Tolson, Melvin B.
Tolson, Melvin B.
February 6, 1898
August 29, 1966
The poet and educator Melvin Beaunorus Tolson was born in Howard County, Missouri, to Alonzo Tolson, a Methodist minister, and Lera Tolson. He attended Lincoln High School in Kansas City, Missouri, spent a year (1918) at Fisk University in Nashville, and then transferred to Lincoln University in Pennsylvania, where he received his B.A. With his wife, Ruth, whom he married in 1922, he would raise several highly successful children. In 1923, Tolson secured a post at Wiley College in Marshall, Texas, where he taught English literature and coached one of the country's most successful debating teams.
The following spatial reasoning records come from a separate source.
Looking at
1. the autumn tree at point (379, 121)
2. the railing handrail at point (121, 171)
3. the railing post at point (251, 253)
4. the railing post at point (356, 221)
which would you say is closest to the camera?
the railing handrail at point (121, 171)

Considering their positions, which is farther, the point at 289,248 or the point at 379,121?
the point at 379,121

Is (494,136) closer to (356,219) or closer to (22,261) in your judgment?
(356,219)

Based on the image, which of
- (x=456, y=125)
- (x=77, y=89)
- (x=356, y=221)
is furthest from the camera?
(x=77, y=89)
As early as 1917, Tolson had begun to write poems and short tales that reveal and foreshadow the intensity of his intellectual life and his preoccupation with esoteric knowledge. His poetic interests took off, however, while he was attending Columbia University on a Rockefeller Foundation scholarship during 1931 and 1932, the dimming of the so-called Harlem Renaissance. His M.A. thesis presents a somewhat brief but accurate portrait of some of the leading figures of the Renaissance, including Langston Hughes (1902–1967), whom he knew fairly well. The fervor and ferment of the Harlem community inspired Tolson in 1932 to write a sonnet about Harlem's denizens. This sonnet was the germ of an extended poetic work, which was published posthumously as A Gallery of Harlem Portraits (1979). Lyrics from the blues and spirituals freely intermix with conventional poetic language to create stylized "portraits" of Harlemites of the 1930s and 1940s. Several years after his return to Wiley College, Tolson's enormous success as a debating coach prompted the Washington Tribune in 1938 to request that he write a guest column, which for almost seven years flourished as a regular feature titled "Caviar and Cabbages."
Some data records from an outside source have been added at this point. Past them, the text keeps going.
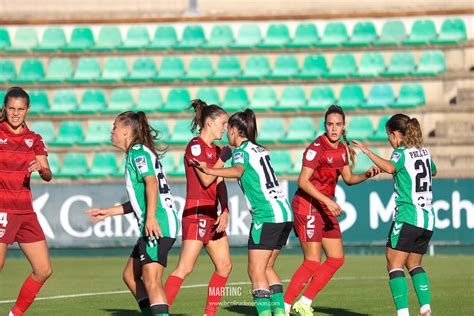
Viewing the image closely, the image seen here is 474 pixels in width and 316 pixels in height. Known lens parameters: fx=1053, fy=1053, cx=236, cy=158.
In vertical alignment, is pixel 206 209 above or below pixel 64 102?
below

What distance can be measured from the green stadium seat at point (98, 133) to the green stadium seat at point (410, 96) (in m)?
6.81

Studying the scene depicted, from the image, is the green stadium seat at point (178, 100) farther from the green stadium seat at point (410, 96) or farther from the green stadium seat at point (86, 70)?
the green stadium seat at point (410, 96)

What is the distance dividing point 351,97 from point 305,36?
8.00 feet

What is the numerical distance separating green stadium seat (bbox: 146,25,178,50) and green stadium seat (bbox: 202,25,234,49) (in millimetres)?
901

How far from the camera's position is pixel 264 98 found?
83.5 feet

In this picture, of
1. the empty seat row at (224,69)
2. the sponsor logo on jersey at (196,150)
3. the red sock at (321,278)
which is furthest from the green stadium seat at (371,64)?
the sponsor logo on jersey at (196,150)

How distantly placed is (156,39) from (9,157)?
1747 cm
With the publication of "Dark Symphony" in the Atlantic Monthly (1941), Tolson demonstrates his earliest preoccupation with, and mastery of, the poetic sequence. Constructed around the personalities of major historical black figures, the poem won first prize at the American Negro Exposition in Chicago in 1940. The award assisted Tolson in getting Rendezvous with America (1944)—his first major poetic composition—published.
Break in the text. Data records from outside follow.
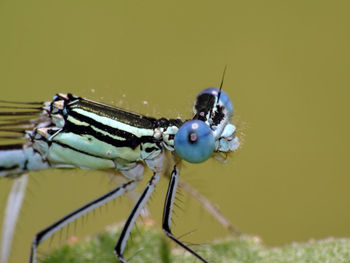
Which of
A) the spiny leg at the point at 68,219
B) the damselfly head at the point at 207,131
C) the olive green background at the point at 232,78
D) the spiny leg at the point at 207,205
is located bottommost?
the spiny leg at the point at 68,219

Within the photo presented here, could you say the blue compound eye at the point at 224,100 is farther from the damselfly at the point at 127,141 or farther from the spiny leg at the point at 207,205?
the spiny leg at the point at 207,205

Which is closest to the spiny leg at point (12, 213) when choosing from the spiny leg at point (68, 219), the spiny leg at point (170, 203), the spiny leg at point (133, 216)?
the spiny leg at point (68, 219)

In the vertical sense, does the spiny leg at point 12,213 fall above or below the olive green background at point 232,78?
below

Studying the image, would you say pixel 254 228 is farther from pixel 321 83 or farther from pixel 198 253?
pixel 198 253

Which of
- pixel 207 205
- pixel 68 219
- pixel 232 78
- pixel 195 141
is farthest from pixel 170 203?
pixel 232 78

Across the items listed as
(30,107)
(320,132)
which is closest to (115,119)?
(30,107)

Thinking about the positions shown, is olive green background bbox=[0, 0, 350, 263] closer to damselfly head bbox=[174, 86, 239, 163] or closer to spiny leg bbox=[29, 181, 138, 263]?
spiny leg bbox=[29, 181, 138, 263]

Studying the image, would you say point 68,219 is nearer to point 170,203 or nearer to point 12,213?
point 170,203

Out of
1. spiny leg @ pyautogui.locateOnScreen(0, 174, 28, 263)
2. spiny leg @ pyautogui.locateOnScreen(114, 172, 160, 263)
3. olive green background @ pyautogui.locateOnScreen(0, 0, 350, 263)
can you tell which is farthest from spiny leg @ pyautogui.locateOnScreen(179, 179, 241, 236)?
olive green background @ pyautogui.locateOnScreen(0, 0, 350, 263)
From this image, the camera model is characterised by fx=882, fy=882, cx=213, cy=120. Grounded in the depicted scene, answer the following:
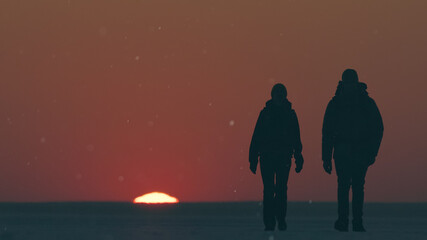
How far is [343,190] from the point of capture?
1366 centimetres

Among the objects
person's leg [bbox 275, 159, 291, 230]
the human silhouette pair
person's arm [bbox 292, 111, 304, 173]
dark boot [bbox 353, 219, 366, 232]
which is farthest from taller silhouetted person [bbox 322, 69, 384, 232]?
person's leg [bbox 275, 159, 291, 230]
In his early phase Tolson's poems, which appeared in magazines such as the Atlantic Monthly and Prairie Schooner, were fairly accessible and transparent. But the poems of his second phase became more esoteric and highly allusive. His work then began appearing in magazines such as the Modern Quarterly, the Arts Quarterly, and Poetry. In the intervening years, Tolson was elected four times as mayor of Langston, Oklahoma. In 1947 the government of Liberia commissioned him to write a work to be read at the International Exposition in Liberia, commemorating the country's centennial, and simultaneously made him their poet laureate. To celebrate the ideals upon which Liberia was founded, Tolson wrote Libretto for the Republic of Liberia (1953), a difficult and enormously complex work about intellectual freedom and international brotherhood—a virtual constant in his writings. The primary work upon which Tolson's fame rests, however, is Harlem Gallery (1965), a lengthy poetic sequence of portraits or odes devoted as much to the modern Anglo-American poetic tradition as to African-American culture. Harlem Gallery is primarily concerned, for example, with the integrity of the black artist and his cultural allegiances.
Although Tolson is often grouped with the major poetic figures of the 1950s and early 1960s, such as Gwendolyn Brooks and Robert Hayden, his reputation remains far behind those of his peers, and readers and scholars alike are kept at bay by the erudition and monumentality of his work.
See also Harlem Renaissance; Hughes, Langston; Poetry, U.S.
Bibliography
Farnsworth, Robert M. Melvin B. Tolson, 1898-1966, Plain Talk and Poetic Prophecy. Columbia: University of Missouri Press, 1984.
Flasch, Joy. Melvin B. Tolson. New York: Twayne, 1972.
Russell, Mariann. Melvin B. Tolson's "Harlem Gallery": A Literary Analysis. Columbia: University of Missouri Press, 1980.
Thompson, Gordon, E. Charles W. Chesnutt, Zora Neale Hurston, Melvin B. Tolson: Folk and Non-Folk Representation of the Fantastic. Ph.D. diss. Yale University, 1987.